---------- DATA PROVIDED

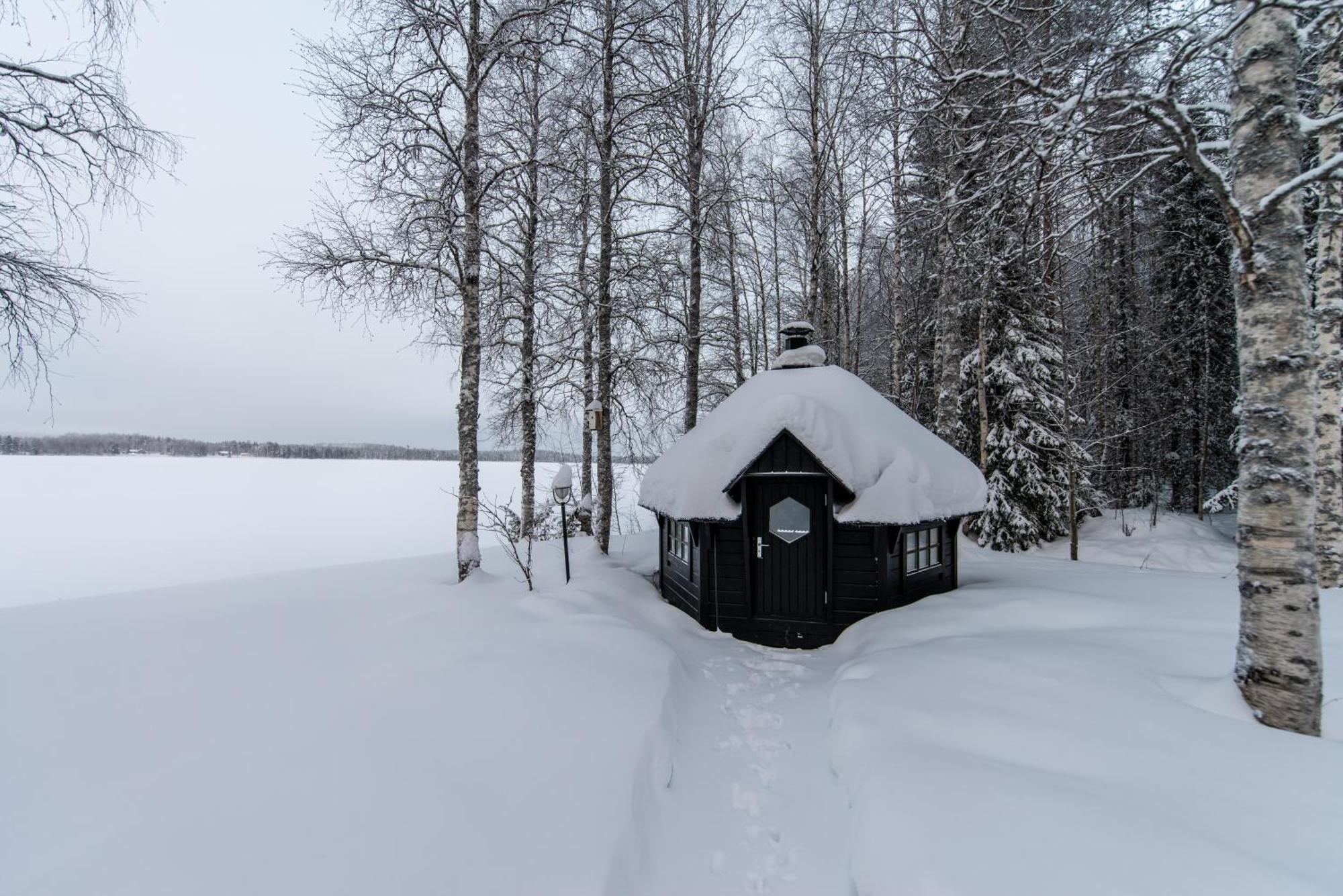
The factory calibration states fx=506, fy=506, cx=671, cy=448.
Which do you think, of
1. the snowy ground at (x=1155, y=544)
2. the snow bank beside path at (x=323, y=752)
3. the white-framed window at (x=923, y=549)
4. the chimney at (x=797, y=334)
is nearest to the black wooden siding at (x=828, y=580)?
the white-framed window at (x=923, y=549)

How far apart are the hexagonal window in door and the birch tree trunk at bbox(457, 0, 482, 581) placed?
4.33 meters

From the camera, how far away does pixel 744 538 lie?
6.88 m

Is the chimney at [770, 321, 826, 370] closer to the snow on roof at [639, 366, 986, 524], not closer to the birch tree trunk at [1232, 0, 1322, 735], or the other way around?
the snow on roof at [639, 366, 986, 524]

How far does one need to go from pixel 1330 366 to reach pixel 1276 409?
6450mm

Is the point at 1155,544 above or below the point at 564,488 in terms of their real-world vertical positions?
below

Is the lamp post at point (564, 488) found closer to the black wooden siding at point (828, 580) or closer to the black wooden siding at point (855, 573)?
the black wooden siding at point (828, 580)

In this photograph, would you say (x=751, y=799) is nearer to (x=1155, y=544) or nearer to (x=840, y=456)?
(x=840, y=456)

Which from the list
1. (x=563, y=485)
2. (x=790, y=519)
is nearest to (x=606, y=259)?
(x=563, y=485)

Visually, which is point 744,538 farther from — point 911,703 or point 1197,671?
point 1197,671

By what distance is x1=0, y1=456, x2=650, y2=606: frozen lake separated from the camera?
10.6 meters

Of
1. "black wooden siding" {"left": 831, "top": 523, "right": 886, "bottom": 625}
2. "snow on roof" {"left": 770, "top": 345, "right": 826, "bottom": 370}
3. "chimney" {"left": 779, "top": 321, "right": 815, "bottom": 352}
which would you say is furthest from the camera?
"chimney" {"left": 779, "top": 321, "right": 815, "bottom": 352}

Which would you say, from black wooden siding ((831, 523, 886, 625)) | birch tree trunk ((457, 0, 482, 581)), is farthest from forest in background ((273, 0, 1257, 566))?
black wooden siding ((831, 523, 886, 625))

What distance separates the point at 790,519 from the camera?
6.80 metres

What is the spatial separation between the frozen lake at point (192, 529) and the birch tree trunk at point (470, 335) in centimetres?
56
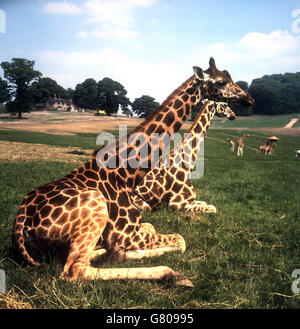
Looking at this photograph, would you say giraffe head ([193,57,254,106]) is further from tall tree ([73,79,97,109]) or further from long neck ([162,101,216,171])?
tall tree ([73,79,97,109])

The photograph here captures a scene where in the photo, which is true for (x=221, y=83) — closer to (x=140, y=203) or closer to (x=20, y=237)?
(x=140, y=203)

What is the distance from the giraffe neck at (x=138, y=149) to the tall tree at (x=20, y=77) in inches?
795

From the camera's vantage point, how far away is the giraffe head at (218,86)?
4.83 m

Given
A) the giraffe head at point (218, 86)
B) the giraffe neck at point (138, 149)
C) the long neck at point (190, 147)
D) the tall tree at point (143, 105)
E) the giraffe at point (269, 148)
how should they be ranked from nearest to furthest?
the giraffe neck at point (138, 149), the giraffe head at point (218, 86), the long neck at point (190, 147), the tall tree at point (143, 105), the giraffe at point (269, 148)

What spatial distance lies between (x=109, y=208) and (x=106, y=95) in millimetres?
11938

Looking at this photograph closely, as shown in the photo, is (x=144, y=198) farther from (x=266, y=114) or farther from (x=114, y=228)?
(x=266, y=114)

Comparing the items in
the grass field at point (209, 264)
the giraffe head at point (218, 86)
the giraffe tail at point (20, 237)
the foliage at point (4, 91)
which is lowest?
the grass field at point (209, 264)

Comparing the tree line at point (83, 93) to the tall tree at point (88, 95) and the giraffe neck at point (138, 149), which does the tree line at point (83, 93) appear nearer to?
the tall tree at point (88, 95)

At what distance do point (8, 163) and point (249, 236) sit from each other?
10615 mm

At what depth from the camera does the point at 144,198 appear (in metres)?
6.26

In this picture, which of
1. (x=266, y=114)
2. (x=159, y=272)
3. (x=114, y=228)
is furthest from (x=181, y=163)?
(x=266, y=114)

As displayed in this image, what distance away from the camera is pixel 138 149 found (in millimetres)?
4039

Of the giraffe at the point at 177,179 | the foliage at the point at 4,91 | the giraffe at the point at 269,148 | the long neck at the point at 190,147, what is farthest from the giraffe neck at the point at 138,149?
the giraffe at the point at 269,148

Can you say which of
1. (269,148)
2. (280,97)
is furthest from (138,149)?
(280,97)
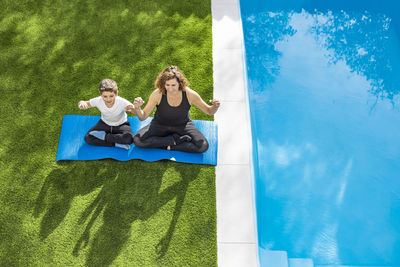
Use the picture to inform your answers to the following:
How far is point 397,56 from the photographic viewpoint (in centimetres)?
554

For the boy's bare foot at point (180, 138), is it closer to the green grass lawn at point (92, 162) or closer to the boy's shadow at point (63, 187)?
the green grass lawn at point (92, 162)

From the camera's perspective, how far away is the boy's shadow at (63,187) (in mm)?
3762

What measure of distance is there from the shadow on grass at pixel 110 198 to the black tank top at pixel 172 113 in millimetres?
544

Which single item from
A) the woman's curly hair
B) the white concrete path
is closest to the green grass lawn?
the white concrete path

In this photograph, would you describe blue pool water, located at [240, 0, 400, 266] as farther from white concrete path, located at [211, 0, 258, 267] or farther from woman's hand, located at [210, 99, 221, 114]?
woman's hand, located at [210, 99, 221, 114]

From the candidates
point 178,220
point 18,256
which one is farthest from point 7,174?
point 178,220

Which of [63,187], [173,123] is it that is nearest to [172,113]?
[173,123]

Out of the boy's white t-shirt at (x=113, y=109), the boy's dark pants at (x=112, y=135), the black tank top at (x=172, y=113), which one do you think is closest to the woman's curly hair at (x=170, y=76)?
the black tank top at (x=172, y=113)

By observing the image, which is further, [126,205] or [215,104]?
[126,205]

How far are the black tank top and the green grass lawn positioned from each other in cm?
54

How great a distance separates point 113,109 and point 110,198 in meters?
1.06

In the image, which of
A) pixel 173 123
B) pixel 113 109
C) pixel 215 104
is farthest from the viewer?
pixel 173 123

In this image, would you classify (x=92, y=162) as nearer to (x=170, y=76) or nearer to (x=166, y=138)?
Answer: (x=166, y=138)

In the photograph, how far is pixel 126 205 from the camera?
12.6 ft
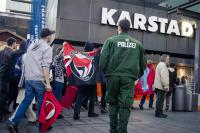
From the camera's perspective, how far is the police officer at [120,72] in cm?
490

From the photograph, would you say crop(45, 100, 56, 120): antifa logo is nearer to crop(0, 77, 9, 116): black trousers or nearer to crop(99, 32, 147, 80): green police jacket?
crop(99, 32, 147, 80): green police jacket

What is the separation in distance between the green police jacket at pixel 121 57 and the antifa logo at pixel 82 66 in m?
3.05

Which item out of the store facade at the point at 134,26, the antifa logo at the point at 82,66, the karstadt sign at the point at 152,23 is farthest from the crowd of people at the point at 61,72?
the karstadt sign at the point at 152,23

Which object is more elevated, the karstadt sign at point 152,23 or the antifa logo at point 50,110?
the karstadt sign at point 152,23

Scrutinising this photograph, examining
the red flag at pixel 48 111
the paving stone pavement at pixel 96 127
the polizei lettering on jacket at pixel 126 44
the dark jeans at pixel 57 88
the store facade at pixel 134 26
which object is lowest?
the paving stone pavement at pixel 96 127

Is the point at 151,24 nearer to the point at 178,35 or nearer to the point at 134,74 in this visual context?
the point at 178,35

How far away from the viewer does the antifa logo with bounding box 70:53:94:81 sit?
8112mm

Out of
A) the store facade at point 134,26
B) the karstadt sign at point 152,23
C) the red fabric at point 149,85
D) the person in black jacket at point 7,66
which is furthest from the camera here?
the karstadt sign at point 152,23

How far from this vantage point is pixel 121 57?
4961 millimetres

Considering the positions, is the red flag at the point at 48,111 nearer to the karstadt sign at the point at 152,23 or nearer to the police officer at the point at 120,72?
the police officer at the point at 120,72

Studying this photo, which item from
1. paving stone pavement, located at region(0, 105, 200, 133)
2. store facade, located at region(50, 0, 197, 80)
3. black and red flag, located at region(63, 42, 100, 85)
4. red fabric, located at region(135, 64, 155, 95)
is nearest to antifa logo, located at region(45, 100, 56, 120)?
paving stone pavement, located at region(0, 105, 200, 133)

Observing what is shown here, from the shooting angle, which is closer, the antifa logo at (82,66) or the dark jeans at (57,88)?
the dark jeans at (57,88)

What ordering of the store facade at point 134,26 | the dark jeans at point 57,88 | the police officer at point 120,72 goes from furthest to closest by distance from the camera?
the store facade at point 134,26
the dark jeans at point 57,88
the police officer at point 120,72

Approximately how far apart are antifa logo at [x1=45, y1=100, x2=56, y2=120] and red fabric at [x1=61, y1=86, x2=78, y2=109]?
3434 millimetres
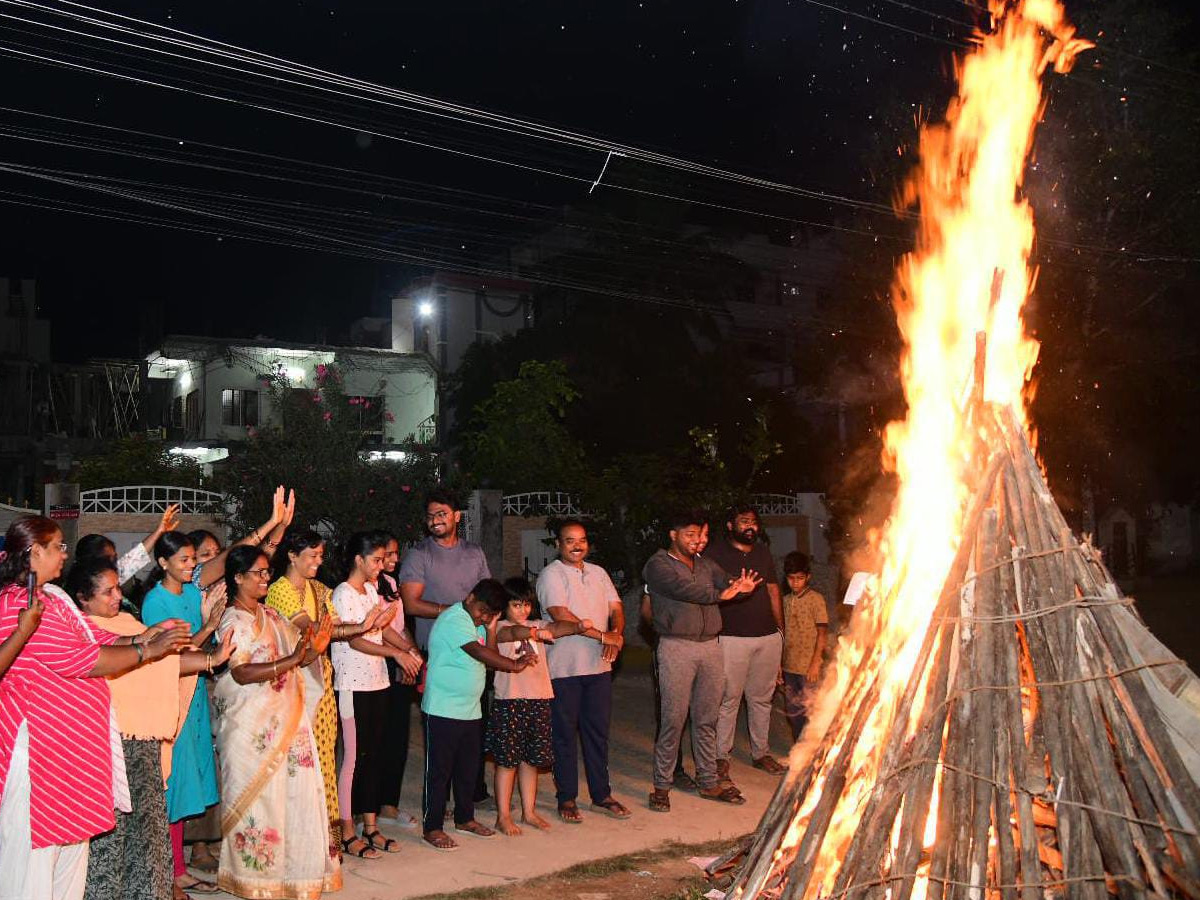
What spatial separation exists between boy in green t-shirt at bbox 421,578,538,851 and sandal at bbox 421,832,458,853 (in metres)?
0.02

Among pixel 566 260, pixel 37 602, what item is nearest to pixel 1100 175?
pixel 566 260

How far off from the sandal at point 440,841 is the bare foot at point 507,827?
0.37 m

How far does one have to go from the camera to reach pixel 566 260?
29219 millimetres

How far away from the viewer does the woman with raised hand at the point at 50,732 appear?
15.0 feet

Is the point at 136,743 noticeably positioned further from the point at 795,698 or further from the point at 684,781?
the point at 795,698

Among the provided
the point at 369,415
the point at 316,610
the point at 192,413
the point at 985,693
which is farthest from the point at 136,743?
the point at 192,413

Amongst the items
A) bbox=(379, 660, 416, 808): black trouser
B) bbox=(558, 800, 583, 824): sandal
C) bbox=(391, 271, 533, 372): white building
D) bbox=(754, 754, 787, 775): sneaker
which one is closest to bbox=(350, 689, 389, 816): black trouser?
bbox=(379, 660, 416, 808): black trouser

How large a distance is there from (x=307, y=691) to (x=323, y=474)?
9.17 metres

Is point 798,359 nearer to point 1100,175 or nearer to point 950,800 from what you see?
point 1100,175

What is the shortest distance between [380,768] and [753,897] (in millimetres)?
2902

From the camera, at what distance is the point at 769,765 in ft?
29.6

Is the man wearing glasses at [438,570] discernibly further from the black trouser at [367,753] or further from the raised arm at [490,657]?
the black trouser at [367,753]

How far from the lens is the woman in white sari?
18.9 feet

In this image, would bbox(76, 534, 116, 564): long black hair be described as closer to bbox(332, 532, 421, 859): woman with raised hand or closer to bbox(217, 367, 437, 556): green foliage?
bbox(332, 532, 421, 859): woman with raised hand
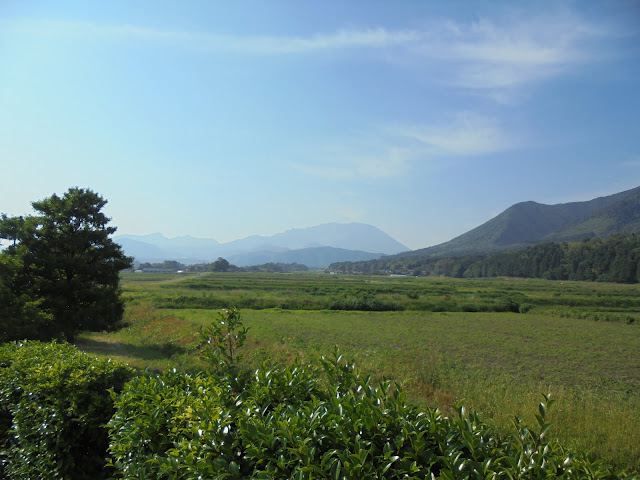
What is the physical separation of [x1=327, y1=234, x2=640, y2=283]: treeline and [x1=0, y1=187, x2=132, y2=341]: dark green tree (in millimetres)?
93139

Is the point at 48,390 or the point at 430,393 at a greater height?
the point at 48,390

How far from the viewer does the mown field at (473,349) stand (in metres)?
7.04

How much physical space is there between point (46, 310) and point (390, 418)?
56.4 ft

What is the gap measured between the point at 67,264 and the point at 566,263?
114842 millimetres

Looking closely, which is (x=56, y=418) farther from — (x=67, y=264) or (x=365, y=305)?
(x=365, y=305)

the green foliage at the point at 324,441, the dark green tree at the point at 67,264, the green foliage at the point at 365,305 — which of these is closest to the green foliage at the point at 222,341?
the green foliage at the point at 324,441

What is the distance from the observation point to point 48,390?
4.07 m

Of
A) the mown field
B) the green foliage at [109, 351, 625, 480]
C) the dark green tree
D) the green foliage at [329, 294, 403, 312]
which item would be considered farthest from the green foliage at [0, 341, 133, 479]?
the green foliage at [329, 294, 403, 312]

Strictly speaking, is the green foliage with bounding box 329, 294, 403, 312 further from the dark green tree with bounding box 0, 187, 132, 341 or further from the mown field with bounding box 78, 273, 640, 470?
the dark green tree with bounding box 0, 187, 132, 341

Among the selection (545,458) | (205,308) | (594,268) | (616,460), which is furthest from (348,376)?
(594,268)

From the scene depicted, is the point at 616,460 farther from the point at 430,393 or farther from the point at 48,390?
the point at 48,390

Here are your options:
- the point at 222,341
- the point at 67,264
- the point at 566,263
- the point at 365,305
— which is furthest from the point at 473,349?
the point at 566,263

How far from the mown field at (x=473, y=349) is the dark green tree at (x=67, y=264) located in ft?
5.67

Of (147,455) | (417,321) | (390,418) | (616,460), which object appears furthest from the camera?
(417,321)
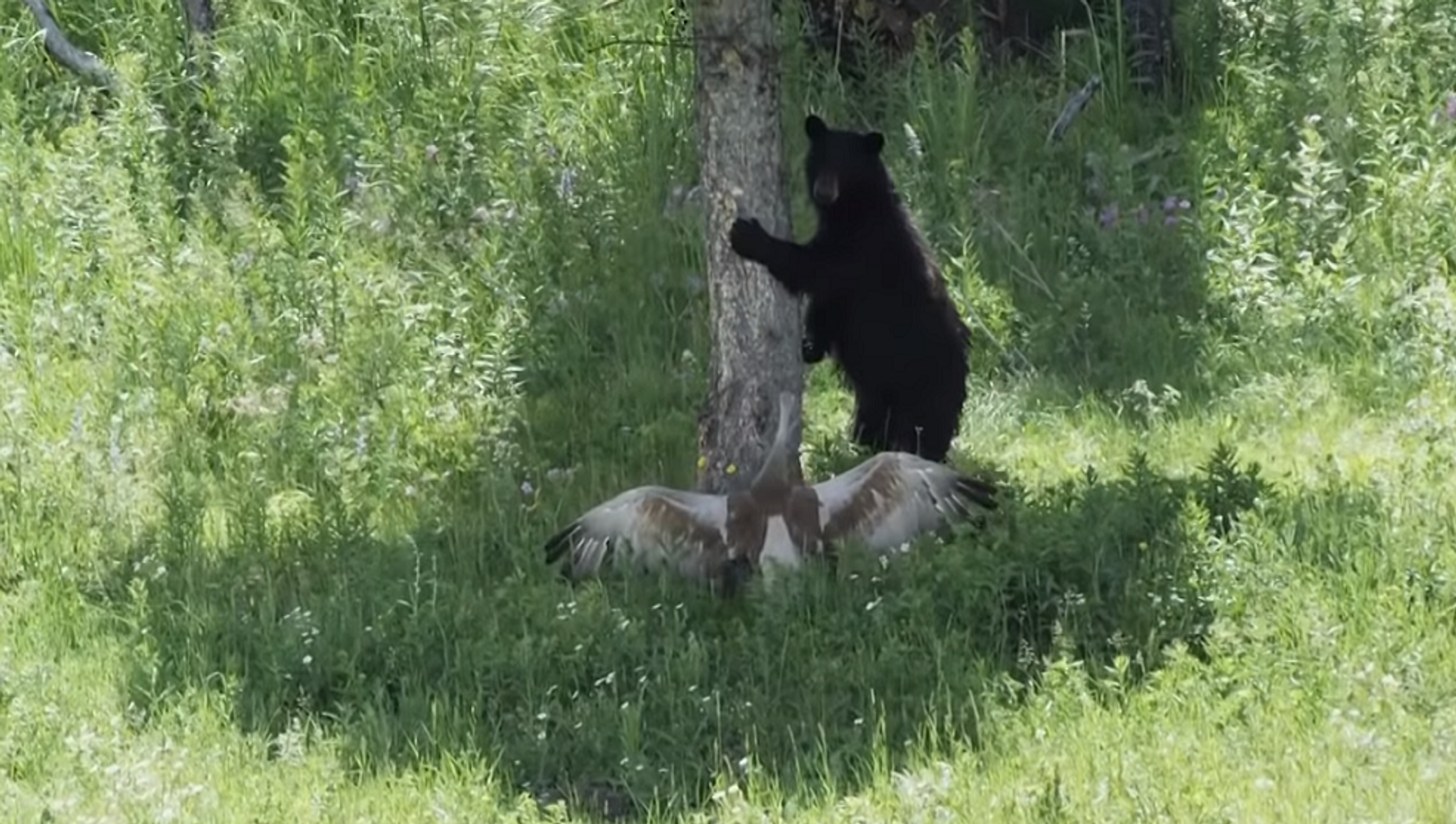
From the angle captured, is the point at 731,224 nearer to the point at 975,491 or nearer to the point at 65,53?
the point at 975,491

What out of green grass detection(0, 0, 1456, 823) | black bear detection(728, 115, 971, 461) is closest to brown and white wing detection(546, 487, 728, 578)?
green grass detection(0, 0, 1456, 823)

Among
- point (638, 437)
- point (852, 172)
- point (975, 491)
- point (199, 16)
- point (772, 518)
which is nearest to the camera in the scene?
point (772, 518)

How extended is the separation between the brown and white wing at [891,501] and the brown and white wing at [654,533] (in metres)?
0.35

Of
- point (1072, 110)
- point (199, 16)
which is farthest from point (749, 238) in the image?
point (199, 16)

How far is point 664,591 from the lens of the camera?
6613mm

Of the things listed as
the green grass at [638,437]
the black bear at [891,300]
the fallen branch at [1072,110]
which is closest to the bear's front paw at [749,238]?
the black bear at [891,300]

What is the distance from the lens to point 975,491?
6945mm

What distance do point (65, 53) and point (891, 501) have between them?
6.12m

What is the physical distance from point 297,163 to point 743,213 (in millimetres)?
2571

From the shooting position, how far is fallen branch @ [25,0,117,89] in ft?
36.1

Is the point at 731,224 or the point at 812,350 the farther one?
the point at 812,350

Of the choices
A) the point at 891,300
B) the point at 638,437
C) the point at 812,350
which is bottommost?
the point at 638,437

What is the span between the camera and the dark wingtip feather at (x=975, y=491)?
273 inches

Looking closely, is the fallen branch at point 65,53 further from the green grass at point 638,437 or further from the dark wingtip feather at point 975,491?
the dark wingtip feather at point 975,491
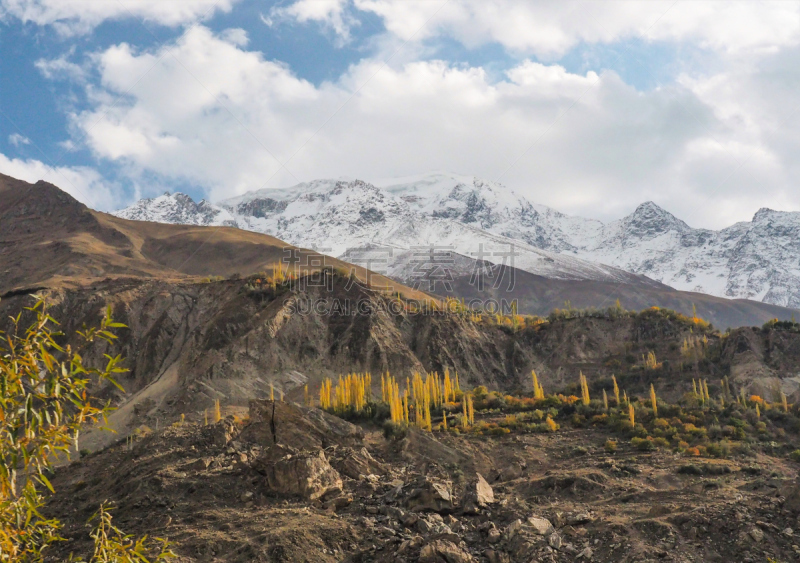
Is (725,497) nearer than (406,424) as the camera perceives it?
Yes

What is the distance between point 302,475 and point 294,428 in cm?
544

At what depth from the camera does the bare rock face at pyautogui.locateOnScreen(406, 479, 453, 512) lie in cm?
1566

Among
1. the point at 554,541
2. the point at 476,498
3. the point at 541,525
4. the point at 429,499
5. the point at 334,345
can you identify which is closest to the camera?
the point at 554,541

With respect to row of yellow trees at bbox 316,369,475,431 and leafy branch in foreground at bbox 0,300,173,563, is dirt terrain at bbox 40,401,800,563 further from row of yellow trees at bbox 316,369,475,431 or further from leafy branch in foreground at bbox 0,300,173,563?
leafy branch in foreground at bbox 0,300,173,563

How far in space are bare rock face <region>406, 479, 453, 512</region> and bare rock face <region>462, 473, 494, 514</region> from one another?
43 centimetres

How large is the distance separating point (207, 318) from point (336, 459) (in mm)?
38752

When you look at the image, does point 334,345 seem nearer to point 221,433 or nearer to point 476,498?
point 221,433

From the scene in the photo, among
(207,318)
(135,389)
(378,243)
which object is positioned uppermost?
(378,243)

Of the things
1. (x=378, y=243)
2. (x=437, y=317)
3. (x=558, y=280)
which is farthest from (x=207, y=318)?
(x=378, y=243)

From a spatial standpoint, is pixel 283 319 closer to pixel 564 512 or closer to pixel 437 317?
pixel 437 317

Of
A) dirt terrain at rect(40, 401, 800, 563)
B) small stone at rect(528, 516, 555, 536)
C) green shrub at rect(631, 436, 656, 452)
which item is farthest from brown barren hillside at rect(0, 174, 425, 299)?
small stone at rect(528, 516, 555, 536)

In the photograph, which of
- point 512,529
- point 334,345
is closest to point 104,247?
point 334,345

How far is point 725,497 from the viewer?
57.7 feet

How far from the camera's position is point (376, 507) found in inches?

--------------------

■ **WORK TO BE COMPLETED**:
Output exactly the lines above, from the one holding "How large is" through the end of the data, including the first and last.

■ **RESPONSE**:
How large is the distance separating point (207, 318) from point (336, 459) (in mm)?
38752

When you look at the image, does point 334,345 seem nearer to point 221,433 or nearer to point 476,498?
point 221,433

From the scene in the photo, among
(207,318)
(135,389)
(378,243)
which object is positioned uppermost?
(378,243)

Of the things
1. (x=378, y=243)
2. (x=437, y=317)
3. (x=558, y=280)
which is farthest from (x=207, y=318)?
(x=378, y=243)

From a spatial standpoint, is pixel 283 319 closer to pixel 564 512 or closer to pixel 437 317?
pixel 437 317

Of
A) dirt terrain at rect(40, 401, 800, 563)
B) small stone at rect(528, 516, 555, 536)
C) green shrub at rect(631, 436, 656, 452)
which item is farthest from brown barren hillside at rect(0, 174, 425, 299)?
small stone at rect(528, 516, 555, 536)

In the photograph, which of
- point 512,529
- point 334,345
is closest to point 104,247?
point 334,345

How far is point 725,497 from the viewer?
57.7 feet

How far from the camera's position is point (376, 507) found in inches?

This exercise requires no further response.